> [Problem description] Report only the number of lines in the records below that contain the string "farther", treating uppercase and lowercase letters as different.

(Records in a dataset)

=====

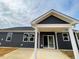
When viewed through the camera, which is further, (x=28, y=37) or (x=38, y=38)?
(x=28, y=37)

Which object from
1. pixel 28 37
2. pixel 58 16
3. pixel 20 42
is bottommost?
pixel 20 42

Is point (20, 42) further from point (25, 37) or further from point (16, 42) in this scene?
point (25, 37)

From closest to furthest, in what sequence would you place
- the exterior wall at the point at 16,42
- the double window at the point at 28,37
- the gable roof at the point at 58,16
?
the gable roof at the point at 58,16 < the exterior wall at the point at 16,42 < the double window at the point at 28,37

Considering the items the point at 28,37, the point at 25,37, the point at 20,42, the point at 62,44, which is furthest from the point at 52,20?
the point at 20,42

=====

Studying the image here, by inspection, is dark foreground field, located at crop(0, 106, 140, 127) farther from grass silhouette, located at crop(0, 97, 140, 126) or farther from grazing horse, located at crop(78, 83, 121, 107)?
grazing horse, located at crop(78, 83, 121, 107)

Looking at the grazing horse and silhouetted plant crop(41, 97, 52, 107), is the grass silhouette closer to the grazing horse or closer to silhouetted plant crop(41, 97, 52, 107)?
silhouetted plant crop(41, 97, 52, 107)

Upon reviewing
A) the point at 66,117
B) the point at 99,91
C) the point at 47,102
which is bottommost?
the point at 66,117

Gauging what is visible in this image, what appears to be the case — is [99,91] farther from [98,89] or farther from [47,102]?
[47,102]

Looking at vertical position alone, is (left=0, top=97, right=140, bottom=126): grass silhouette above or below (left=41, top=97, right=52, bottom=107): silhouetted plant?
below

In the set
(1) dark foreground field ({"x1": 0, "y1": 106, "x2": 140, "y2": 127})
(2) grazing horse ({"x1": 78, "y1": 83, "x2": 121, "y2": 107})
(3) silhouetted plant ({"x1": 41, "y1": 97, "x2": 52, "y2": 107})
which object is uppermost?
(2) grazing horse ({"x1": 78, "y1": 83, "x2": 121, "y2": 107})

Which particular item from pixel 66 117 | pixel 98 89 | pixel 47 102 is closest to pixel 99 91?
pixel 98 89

=====

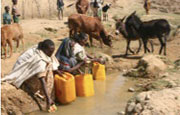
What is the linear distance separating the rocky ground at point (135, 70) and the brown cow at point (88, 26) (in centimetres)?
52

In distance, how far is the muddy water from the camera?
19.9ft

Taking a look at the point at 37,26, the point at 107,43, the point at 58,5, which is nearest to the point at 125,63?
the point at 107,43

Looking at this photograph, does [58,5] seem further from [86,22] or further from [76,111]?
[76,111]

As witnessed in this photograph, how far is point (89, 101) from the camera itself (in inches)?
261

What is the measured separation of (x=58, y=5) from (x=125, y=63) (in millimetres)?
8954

=====

> [Result of this exercise] 2